Speaking to Rossier the following morning, he revealed Parade participants had been filmed in the barracks, travelling across a10 metre stage. Magnification made these sequences large enough to cover one wall of the rectangular parade ground. Editing and projection created the appearance of participants entering at one corner and disappearing around the next.  

Movement filmed across short distances opened up participation in the Parade to people with mobility and health issues, in a way that physically journeying around the whole parade ground, repeated over three nights, never could. 

Filmed over six bitterly cold days, choreographer Chloe Sayers had to keep participants’ spirits and energy up as they devised ways of travelling across 10 metres that represented their personality, role and creativity. Sayers specialises with creating events with the public rather than professional dancers, and says that enabling people to express themselves through movement in spaces not always thought of as welcoming, breaks down barriers and creates a sense of ownership. 

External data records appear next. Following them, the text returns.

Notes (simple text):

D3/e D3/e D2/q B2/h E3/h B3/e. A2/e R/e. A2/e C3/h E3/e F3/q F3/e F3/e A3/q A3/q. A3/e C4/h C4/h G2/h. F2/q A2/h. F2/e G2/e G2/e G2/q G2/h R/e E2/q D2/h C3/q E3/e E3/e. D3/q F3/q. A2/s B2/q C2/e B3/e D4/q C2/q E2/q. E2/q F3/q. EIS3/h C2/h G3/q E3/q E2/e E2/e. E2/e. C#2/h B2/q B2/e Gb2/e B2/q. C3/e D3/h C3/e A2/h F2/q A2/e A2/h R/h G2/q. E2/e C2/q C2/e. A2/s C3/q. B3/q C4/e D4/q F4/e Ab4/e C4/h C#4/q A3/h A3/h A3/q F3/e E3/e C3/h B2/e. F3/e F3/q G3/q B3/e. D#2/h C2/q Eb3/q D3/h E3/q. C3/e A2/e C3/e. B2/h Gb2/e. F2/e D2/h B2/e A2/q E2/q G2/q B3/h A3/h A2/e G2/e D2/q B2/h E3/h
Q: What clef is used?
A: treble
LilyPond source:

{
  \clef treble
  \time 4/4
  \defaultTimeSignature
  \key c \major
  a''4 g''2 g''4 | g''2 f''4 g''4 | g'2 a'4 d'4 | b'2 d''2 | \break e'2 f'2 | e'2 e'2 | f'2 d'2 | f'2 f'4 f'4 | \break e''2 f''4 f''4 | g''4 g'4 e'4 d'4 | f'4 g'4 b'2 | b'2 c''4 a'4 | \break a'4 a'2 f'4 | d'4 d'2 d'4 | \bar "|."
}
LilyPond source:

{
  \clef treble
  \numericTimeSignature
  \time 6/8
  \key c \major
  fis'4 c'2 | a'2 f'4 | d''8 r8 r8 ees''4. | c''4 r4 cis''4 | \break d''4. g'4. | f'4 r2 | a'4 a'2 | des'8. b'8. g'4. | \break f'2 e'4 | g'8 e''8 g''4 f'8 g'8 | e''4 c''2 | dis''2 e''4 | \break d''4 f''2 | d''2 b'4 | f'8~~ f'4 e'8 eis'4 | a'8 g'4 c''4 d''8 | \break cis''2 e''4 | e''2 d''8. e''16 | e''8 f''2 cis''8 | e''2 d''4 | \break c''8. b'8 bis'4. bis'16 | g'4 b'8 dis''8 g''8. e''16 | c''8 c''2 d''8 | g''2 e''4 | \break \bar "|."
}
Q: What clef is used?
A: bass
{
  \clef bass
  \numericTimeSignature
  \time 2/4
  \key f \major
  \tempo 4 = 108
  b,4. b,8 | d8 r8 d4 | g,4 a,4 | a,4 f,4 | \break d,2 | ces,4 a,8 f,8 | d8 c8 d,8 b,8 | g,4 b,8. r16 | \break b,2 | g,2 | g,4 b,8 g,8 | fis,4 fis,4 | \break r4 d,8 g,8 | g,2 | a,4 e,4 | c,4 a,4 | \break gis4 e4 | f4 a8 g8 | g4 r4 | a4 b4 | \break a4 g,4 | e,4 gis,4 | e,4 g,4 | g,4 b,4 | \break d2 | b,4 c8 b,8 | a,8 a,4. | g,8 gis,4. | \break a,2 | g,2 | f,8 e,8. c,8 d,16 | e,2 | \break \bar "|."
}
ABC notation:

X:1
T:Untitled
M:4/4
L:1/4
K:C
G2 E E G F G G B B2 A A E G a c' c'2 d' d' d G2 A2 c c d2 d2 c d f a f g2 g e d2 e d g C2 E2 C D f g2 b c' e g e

Some of the funniest moments in Berwick Parade were rare breeds sheep hogging the limelight like divas, and children clowning around with policemen’s helmets and clipboards. Rosier says primary school years are a sweet spot for performance. ”I love the energy kids bring. We had all age groups, but the six- to 10-year-olds bring so much energy. They just bounce. They have no inhibitions but are good at following instructions. At 12 or 13 heads start to drop and they become more self-aware.” 

Rosier drew on his Irish Catholic mother’s tradition of ceremony and celebration with food and drinking, whether for a wedding or a funeral, to make Berwick Parade a fun place to hang out - food stalls included - beyond the performance. “I want people to have a nice time and not be subservient to the thing they have come to watch.” 

Berwick Parade shows you can draw community from a stone, forbidding, large grey stones at that. Paraders and audience were dazzled and dignified, seeing themselves anew. 

At King Charles’ coronation, the church’s ceremonial superpower was on display to the world. And as artists demonstrate, ceremony does not have to be confined to great occasions. Churches in all traditions can draw on their legacy of historic touchpoints between faith and community, to reinvent, reinstate and refresh rituals to engage with people’s contemporary concerns and hope.